● READING PASSAGE:

============================================================

Skip to content

Portal | Level: L2: Operations | Topics: Infrastructure Testing | Domain: DevOps & Tooling

Infrastructure Testing — Primer

Why This Matters

terraform plan shows what Terraform intends to do. It does not verify that the resulting infrastructure actually works. A subnet with the wrong CIDR, a security group that blocks the wrong port, an IAM role with insufficient permissions — none of these show up as plan errors. Infra testing closes that gap: you apply, validate behavior, then destroy. This is also how you enforce policy ("no S3 buckets should be public") and prove compliance ("all resources are tagged with cost-center").


Terratest

Who made it: Terratest was created by Gruntwork (Yevgeniy Brikman and team), the same company behind the "Terraform: Up & Running" book and the Terragrunt wrapper. They built it because they maintained hundreds of Terraform modules and needed automated testing that went beyond terraform validate.

Terratest is a Go library for testing Terraform (and Packer, Helm, Kubernetes, AWS, GCP) modules. The pattern: apply real infrastructure, run assertions against it, destroy.

Project Layout

modules/
  vpc/
    main.tf
    variables.tf
    outputs.tf
    test/
      vpc_test.go
      go.mod
      go.sum

Basic Test

package test

import (
    "testing"

    "github.com/gruntwork-io/terratest/modules/aws"
    "github.com/gruntwork-io/terratest/modules/terraform"
    "github.com/stretchr/testify/assert"
    "github.com/stretchr/testify/require"
)

func TestVpcModule(t *testing.T) {
    t.Parallel()  // run multiple tests concurrently

    awsRegion := "us-east-1"

    terraformOptions := &terraform.Options{
        TerraformDir: "../",
        Vars: map[string]interface{}{
            "aws_region":  awsRegion,
            "environment": "test",
            "vpc_cidr":    "10.100.0.0/16",
        },
        // Retry on known transient errors (AWS eventually consistent)
        RetryableTerraformErrors: map[string]string{
            "RequestError: send request failed": "Transient AWS API error",
            "NoSuchBucket":                      "S3 state bucket may not be ready yet",
        },
        MaxRetries:         3,
        TimeBetweenRetries: 5 * time.Second,
    }

    // Always destroy at the end, even if test fails
    defer terraform.Destroy(t, terraformOptions)

============================================================

(Dataset items)
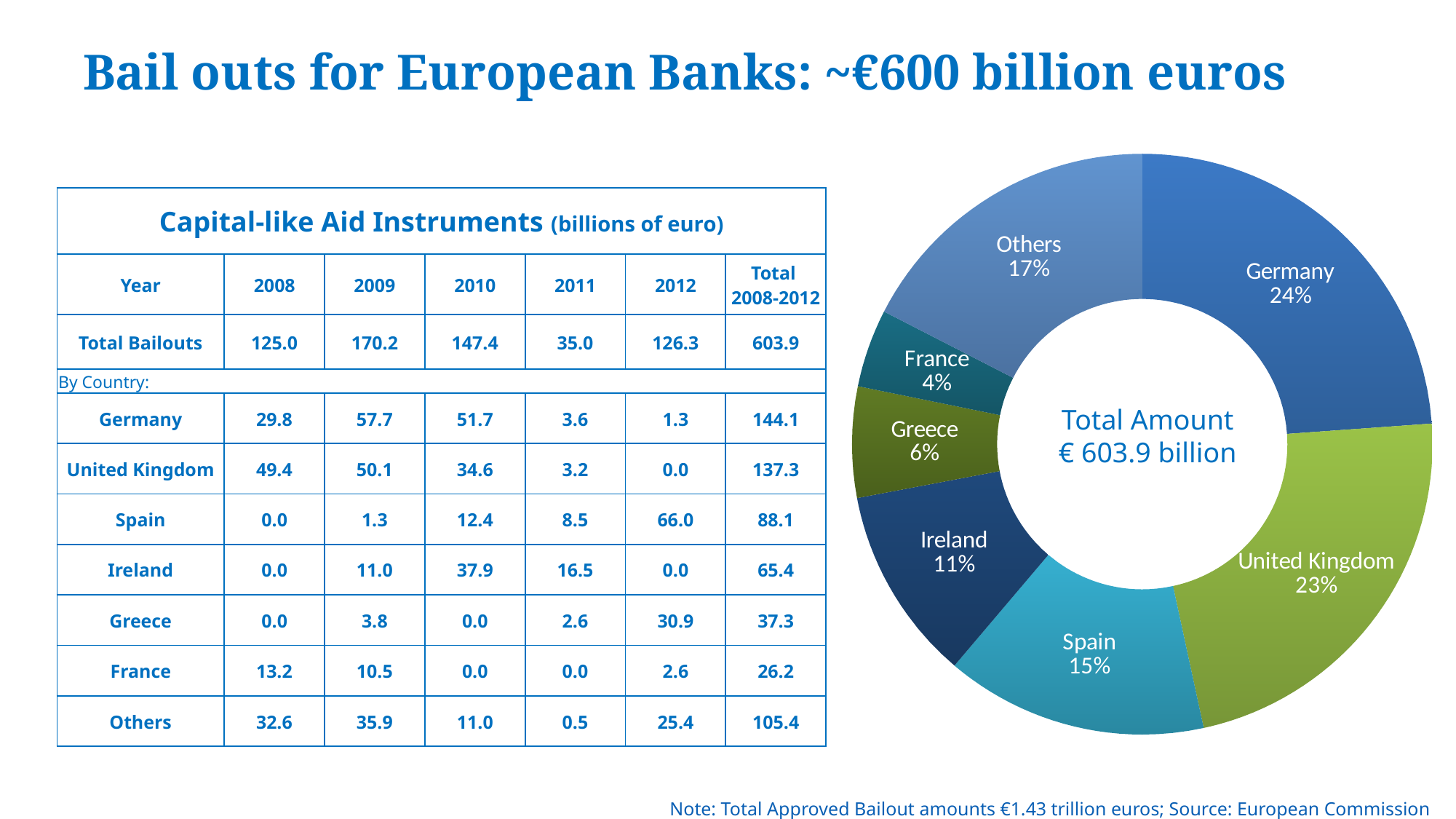
In the pie chart, what share of the bailouts does Germany account for? 24% Which labelled slice in the pie chart is the smallest? France Which country has the largest slice in the pie chart? Germany In the pie chart, what percentage is shown for Greece? 6% In the pie chart, what percentage is shown for Ireland? 11% In the pie chart, which has the larger share: Others or Spain? Others How many slices does the pie chart have? 7 What total amount is printed in the centre of the pie chart? € 603.9 billion In the pie chart, how many percentage points larger is Germany's share than the United Kingdom's? 1 In the pie chart, how many percentage points larger is Spain's share than Ireland's? 4 What kind of chart is shown on the right of the slide? Pie chart (donut) In the pie chart, what percentage is shown for Spain? 15%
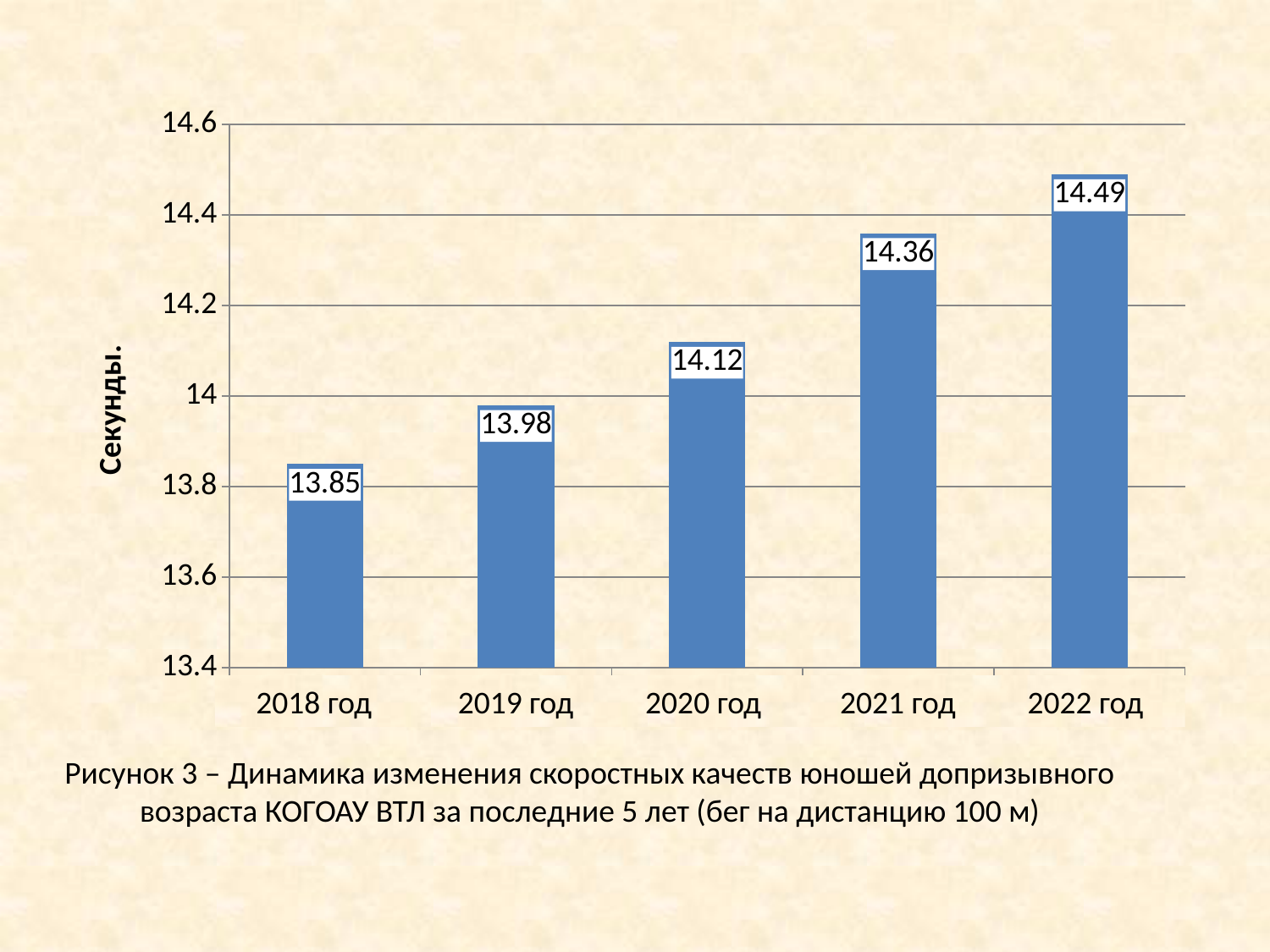
What is the value for 2022 год? 14.49 What is the value for 2018 год? 13.85 What is the value for 2020 год? 14.12 Which year has the highest value? 2022 год Is the value for 2019 год greater or less than 14? less Do the values rise or fall from 2018 год to 2022 год? rise Which year has the lowest value? 2018 год What is the difference between the values for 2022 год and 2018 год? 0.64 What kind of chart is shown on the slide? bar chart Which is larger, the value for 2019 год or the value for 2021 год? 2021 год How many years are shown on the x axis? 5 What is the difference between the values for 2021 год and 2020 год? 0.24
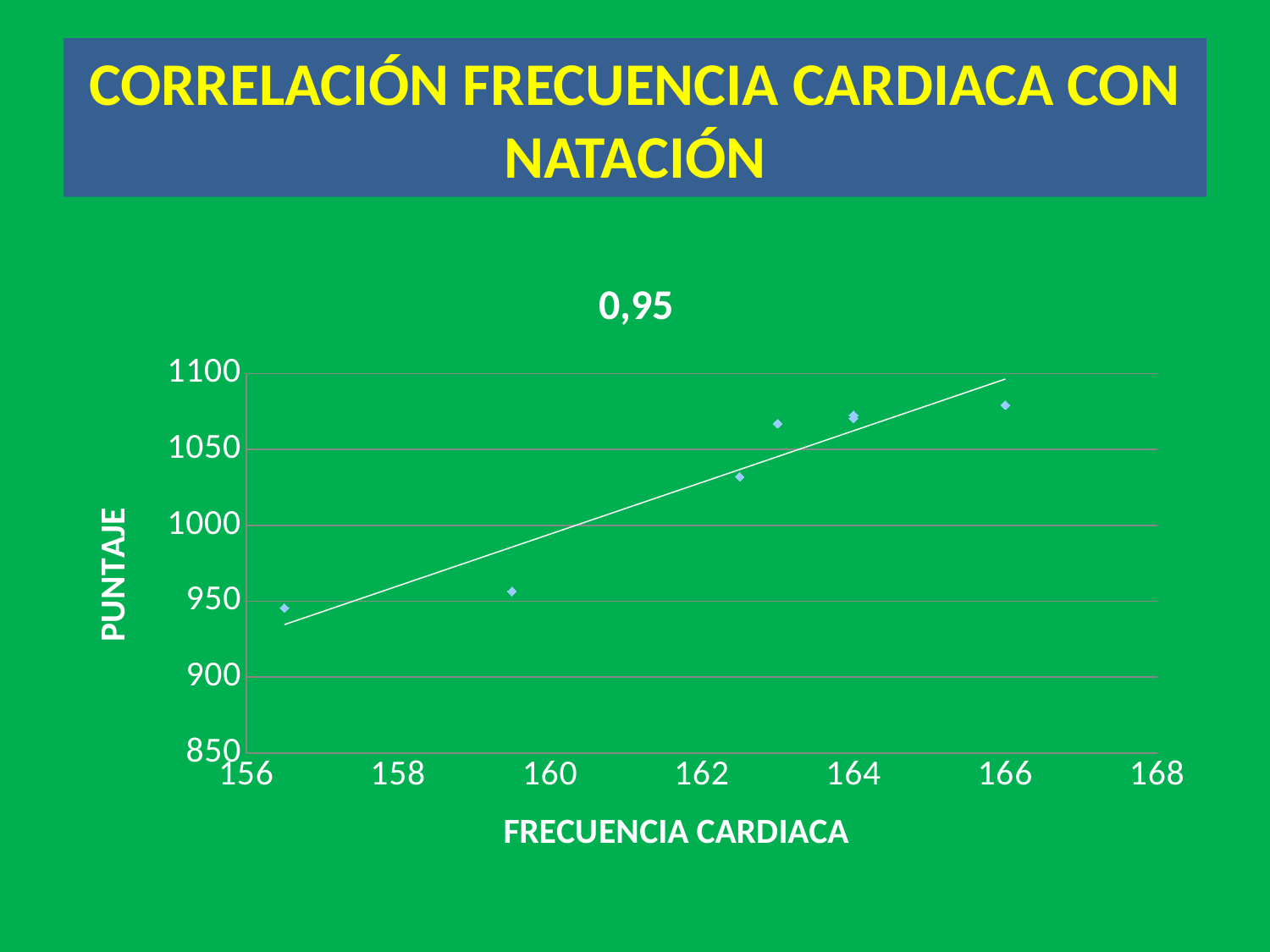
Is the PUNTAJE value for the point at a heart rate of about 163 greater or less than 1050? greater Is the PUNTAJE value for the point at a heart rate of about 166 greater or less than 1050? greater Is the PUNTAJE value for the point at a heart rate of about 159.5 greater or less than 1000? less What is the lowest value shown on the vertical axis of the chart? 850 Do the PUNTAJE values rise or fall as FRECUENCIA CARDIACA increases along the x axis? rise Which point has the lowest PUNTAJE value: the one at a heart rate of about 156.5 or the one at about 166? the one at about 156.5 What kind of chart is shown on the slide? scatter chart Which point has a higher PUNTAJE value: the one at a heart rate of about 159.5 or the one at about 162.5? the one at about 162.5 What is the label of the vertical axis of the chart? PUNTAJE What is the title shown above the chart? 0,95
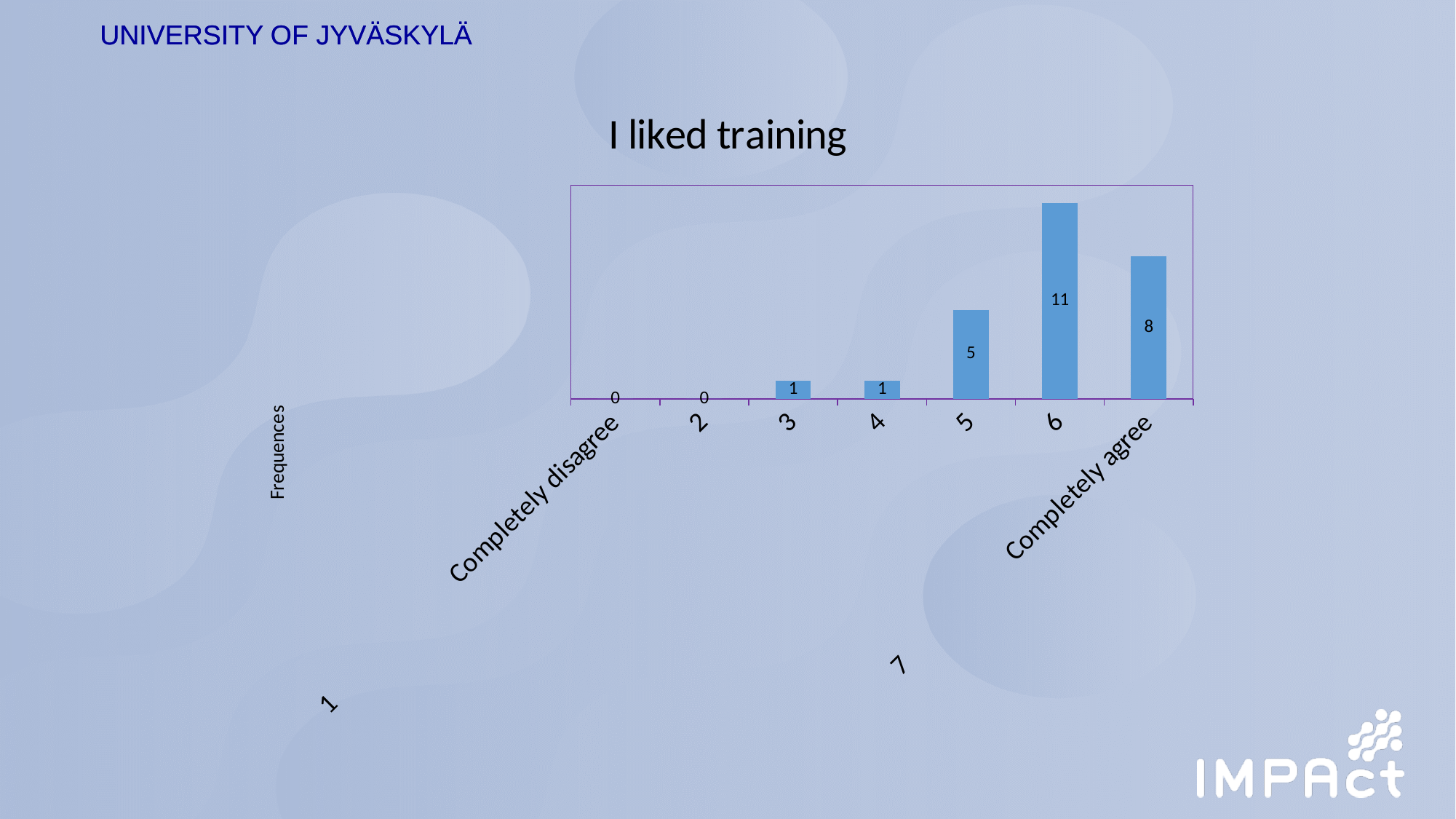
What kind of chart is shown on the slide? Bar chart What is the value for "Completely disagree" in the "I liked training" chart? 0 What is the value for "Completely agree" in the "I liked training" chart? 8 What is the title of the chart on the slide? I liked training What is the difference between the values for category 6 and "Completely agree"? 3 What is the value for category 6 in the "I liked training" chart? 11 Which category has the highest value in the "I liked training" chart? 6 How many categories are shown on the x axis of the "I liked training" chart? 7 What is the value for category 5 in the "I liked training" chart? 5 Which is larger, the value for category 5 or the value for "Completely agree"? Completely agree What is the difference between the values for category 5 and category 4? 4 What is the label of the vertical axis of the chart? Frequences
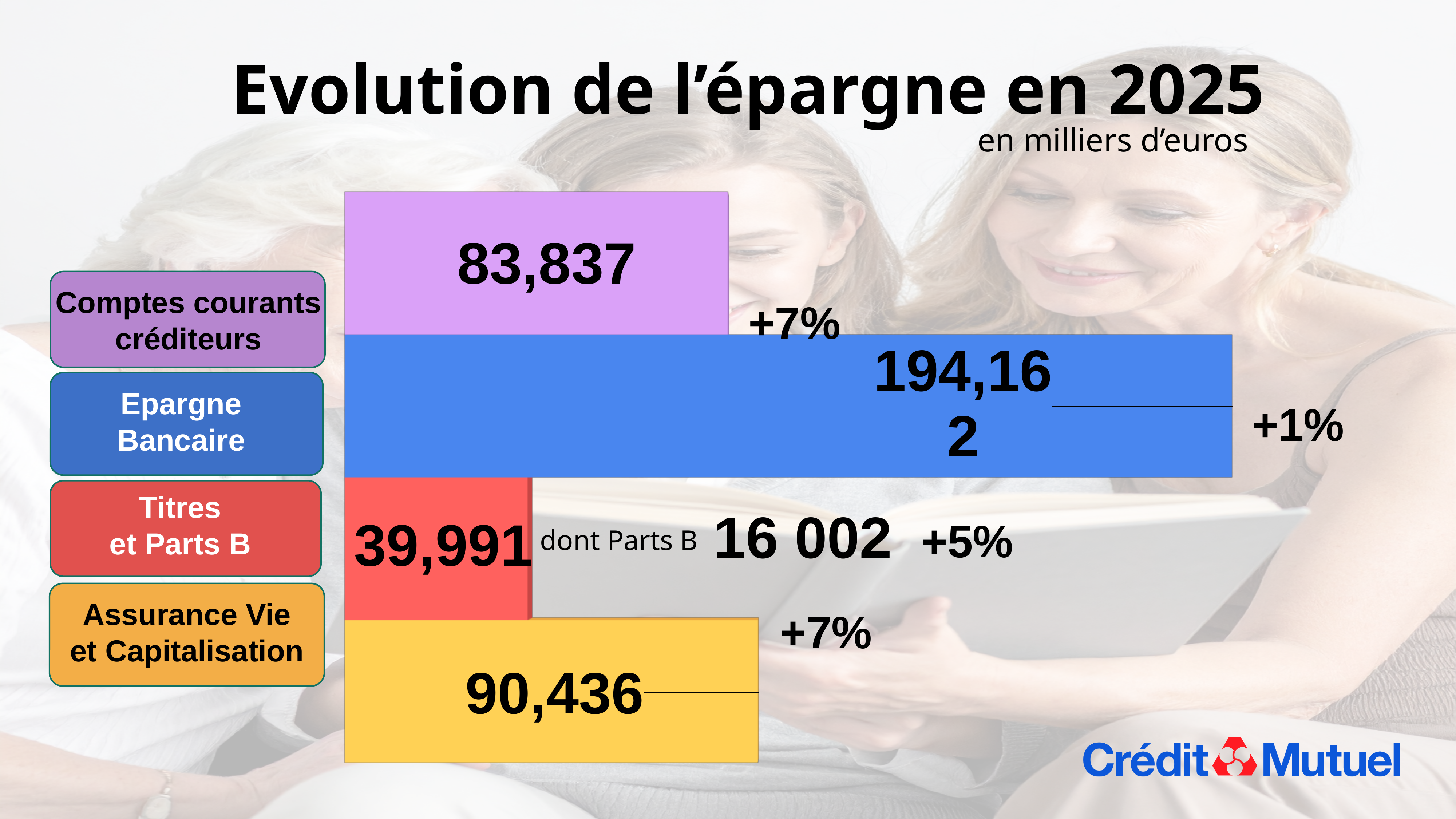
What is the value for Titres et Parts B? 39,991 What is the value for Assurance Vie et Capitalisation? 90,436 Which category has the lowest value? Titres et Parts B How many categories are shown in the chart? 4 What is the value for Epargne Bancaire? 194,162 What is the value for Comptes courants créditeurs? 83,837 What is the Parts B amount shown within Titres et Parts B? 16 002 Which is larger, the value for Assurance Vie et Capitalisation or the value for Comptes courants créditeurs? Assurance Vie et Capitalisation Which category has the highest value? Epargne Bancaire What percentage change is shown for Titres et Parts B? +5% What is the difference between the values for Assurance Vie et Capitalisation and Comptes courants créditeurs? 6,599 What percentage change is shown for Epargne Bancaire? +1%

============================================================

● QUESTIONS ON THE MATERIAL:
[A] Which lines of the records contain the word "greater"? Select each of them and copy it out.
[B] Can you go on with the infrastructure testing primer, picking up right after its last line?
The infrastructure testing primer and the records are unrelated material.

● EXPECTED RESPONSES:
[A]
What is the value for 2022 год? 14.49 What is the value for 2018 год? 13.85 What is the value for 2020 год? 14.12 Which year has the highest value? 2022 год Is the value for 2019 год greater or less than 14? less Do the values rise or fall from 2018 год to 2022 год? rise Which year has the lowest value? 2018 год What is the difference between the values for 2022 год and 2018 год? 0.64 What kind of chart is shown on the slide? bar chart Which is larger, the value for 2019 год or the value for 2021 год? 2021 год How many years are shown on the x axis? 5 What is the difference between the values for 2021 год and 2020 год? 0.24
Is the PUNTAJE value for the point at a heart rate of about 163 greater or less than 1050? greater Is the PUNTAJE value for the point at a heart rate of about 166 greater or less than 1050? greater Is the PUNTAJE value for the point at a heart rate of about 159.5 greater or less than 1000? less What is the lowest value shown on the vertical axis of the chart? 850 Do the PUNTAJE values rise or fall as FRECUENCIA CARDIACA increases along the x axis? rise Which point has the lowest PUNTAJE value: the one at a heart rate of about 156.5 or the one at about 166? the one at about 156.5 What kind of chart is shown on the slide? scatter chart Which point has a higher PUNTAJE value: the one at a heart rate of about 159.5 or the one at about 162.5? the one at about 162.5 What is the label of the vertical axis of the chart? PUNTAJE What is the title shown above the chart? 0,95

[B]
    // Init and apply
    terraform.InitAndApply(t, terraformOptions)

    // Read outputs
    vpcID := terraform.Output(t, terraformOptions, "vpc_id")
    privateSubnetIDs := terraform.OutputList(t, terraformOptions, "private_subnet_ids")

    // Validate via AWS API
    vpc := aws.GetVpcById(t, vpcID, awsRegion)
    assert.Equal(t, "10.100.0.0/16", aws.GetVpcCidr(t, vpcID, awsRegion))
    assert.Equal(t, "available", aws.GetVpcState(t, vpcID, awsRegion))
    assert.Equal(t, 3, len(privateSubnetIDs))

    // Validate tags
    tags := vpc.Tags
    require.Contains(t, tags, "Environment")
    assert.Equal(t, "test", *tags["Environment"])
}

HTTP Endpoint Validation

func TestECSServiceEndpoint(t *testing.T) {
    t.Parallel()

    opts := &terraform.Options{TerraformDir: "../ecs-service/"}
    defer terraform.Destroy(t, opts)
    terraform.InitAndApply(t, opts)

    albDNS := terraform.Output(t, opts, "alb_dns_name")
    url := fmt.Sprintf("http://%s/health", albDNS)

    // Retry until healthy — infrastructure often needs time to stabilize
    http_helper.HttpGetWithRetry(
        t,
        url,
        nil,   // TLS config (nil = no TLS)
        200,   // expected status
        "OK",  // expected body substring
        30,    // max retries
        10*time.Second, // sleep between retries
    )
}

SSH Validation

func TestEC2BootstrapScript(t *testing.T) {
    t.Parallel()

    opts := &terraform.Options{TerraformDir: "../ec2/"}
    defer terraform.Destroy(t, opts)
    terraform.InitAndApply(t, opts)

    publicIP := terraform.Output(t, opts, "public_ip")
    keyPair := aws.CreateAndImportEC2KeyPair(t, "us-east-1", "test-key")
    defer aws.DeleteEC2KeyPair(t, keyPair)

    sshOpts := &ssh.Options{
        Hostname:    publicIP,
        Port:        22,
        Username:    "ec2-user",
        KeyPair:     keyPair,
    }

    // Verify bootstrap script ran
    output := ssh.CheckSshCommand(t, sshOpts, "systemctl is-active nginx")
    assert.Equal(t, "active", strings.TrimSpace(output))
}

Parallel Test Runs

Terratest recommends t.Parallel() but you need isolated state per test. Use unique resource names:

func TestVpc(t *testing.T) {
    t.Parallel()

    // Generate unique suffix to avoid naming conflicts across parallel runs
    uniqueID := random.UniqueId()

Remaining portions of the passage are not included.